In a time where more of us are experiencing online learning than ever before, I wanted to provide encouragement on a situation that oftentimes sends chills up students’ spines: group projects. I understand all too well that there can be a feeling of dread when navigating group projects and being online can create more challenges. However, there are many benefits to group projects, online or in person. Having shifted back and forth from in person learning to online learning and back again, I can offer some insight into the benefits of group projects, especially when meeting in person is not an option:

  1. Community- The first item on my list of benefits is, in my opinion, probably the most important. As a bonafide introvert, my first reaction to hearing about forthcoming group projects was to recoil. I was certain that I could do a more effective job completing any assignment on my own. However, after partaking in a fair share of group projects, I realized I was naïve to ignore just how important building community is to the learning process. After all, was I in higher education to merely earn a specific GPA? Or was I there to push myself out of my comfort zone, meet new and interesting people, and build new skill sets?

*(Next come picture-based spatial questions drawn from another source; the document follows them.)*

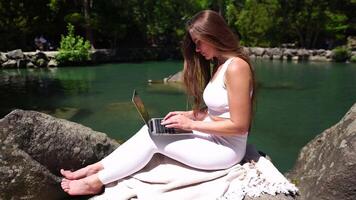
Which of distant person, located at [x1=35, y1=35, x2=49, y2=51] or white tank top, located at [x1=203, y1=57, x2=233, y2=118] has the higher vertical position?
white tank top, located at [x1=203, y1=57, x2=233, y2=118]

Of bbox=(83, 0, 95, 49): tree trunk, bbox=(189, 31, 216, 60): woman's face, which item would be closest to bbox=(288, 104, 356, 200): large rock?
bbox=(189, 31, 216, 60): woman's face

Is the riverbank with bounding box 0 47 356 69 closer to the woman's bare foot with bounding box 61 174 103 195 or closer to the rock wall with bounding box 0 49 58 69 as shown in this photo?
the rock wall with bounding box 0 49 58 69

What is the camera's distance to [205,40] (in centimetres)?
278

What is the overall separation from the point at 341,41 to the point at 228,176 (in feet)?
92.6

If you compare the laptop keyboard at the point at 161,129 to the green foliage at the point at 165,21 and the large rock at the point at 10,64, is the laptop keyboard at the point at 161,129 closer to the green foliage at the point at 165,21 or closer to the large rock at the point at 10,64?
the large rock at the point at 10,64

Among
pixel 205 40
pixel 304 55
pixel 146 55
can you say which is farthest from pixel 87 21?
pixel 205 40

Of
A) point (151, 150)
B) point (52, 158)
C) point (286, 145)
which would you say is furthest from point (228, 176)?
point (286, 145)

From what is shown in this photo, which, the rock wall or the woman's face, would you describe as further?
the rock wall

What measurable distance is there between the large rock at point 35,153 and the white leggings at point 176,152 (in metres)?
0.46

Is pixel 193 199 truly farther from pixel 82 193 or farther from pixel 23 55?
pixel 23 55

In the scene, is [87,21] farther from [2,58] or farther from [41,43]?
[2,58]

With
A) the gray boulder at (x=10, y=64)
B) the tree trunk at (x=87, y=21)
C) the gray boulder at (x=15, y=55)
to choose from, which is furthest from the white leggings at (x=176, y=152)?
the tree trunk at (x=87, y=21)

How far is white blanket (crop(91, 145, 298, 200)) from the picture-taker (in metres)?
2.65

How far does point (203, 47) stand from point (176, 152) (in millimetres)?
652
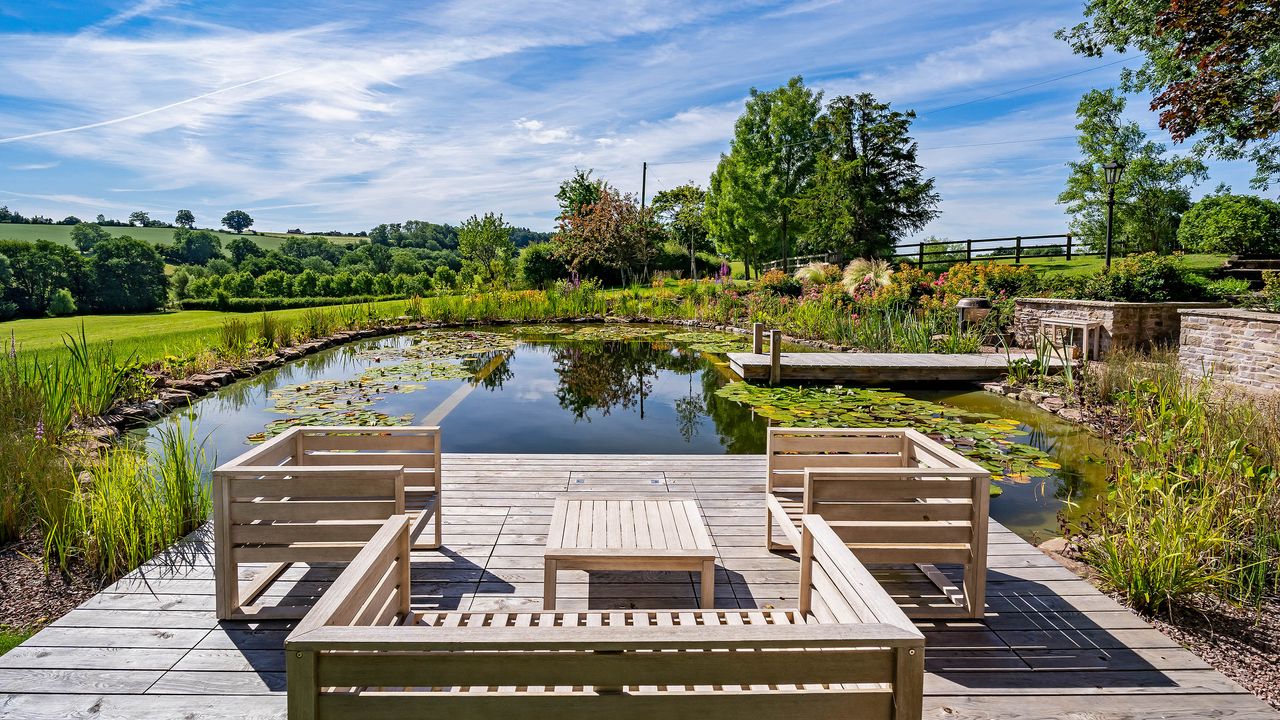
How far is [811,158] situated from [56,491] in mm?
26004

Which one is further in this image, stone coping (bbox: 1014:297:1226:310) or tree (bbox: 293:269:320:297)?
tree (bbox: 293:269:320:297)

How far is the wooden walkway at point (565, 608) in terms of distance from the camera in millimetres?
2057

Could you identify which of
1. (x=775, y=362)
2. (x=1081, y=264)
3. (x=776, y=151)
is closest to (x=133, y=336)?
(x=775, y=362)

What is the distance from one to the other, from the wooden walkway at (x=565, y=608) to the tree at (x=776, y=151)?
76.9 feet

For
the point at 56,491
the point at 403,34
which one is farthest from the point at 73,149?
the point at 56,491

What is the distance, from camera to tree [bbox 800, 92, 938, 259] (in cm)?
2111

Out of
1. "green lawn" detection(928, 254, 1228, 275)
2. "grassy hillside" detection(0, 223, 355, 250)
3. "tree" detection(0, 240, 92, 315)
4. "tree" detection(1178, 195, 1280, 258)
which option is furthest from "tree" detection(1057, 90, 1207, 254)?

  2. Discovery of individual strengths- Discussing community brings me to the second benefit of group projects—learning how to bring your best self to the table. While this may be obvious to some, as an introvert my gut reaction is always to forge ahead alone and complete any task how I see fit. However, with that tactic, how could I ever understand where I fit within the group? What are my personal strengths? How can I use my own talents melded with the talents of others to create a superior product or reach a more streamlined conclusion? Learning about your strengths now will benefit you in future projects and boost your self-esteem once you know how to implement what you do know and remain flexible about what you don’t.
  3. Real world experience- Whatever our chosen career path, it seems unlikely many of us will work in an environment where we do not need to be able to navigate relationships, develop our sense of flexibility, and organize around the workflow of others. Additionally, with so many of us conducting our work online, learning how to conduct group projects virtually can really come in handy! There is a distinct culture to virtual communication, relationship building, and organization. With so many online platforms to learn, there is undoubtedly a benefit to learning the software and even etiquette of virtual professional communication while still in school.
  4. Shifting or sharpening perspectives- Working with others and developing relationships will help us learn more about their perspective. While there may be nothing wrong with the way we individually analyze a specific challenge, there is great benefit to seeing issues from the perspective of someone with different lived experiences than yourself. Ultimately, you may not shift your own position, but understanding a variety of perspectives can be used to compare, contrast, and integrate a variety of perspectives to create an even stronger argument. It is only through engagement with others that the benefit of their unique perspectives can be realized. So, the next time you’re assigned a group project, try to approach it as an opportunity to broaden your perspective and be open to discussion and conversation

Hopefully some of these benefits will allay any negative feelings you might feel when first reading a syllabus that states “group project” as a requirement.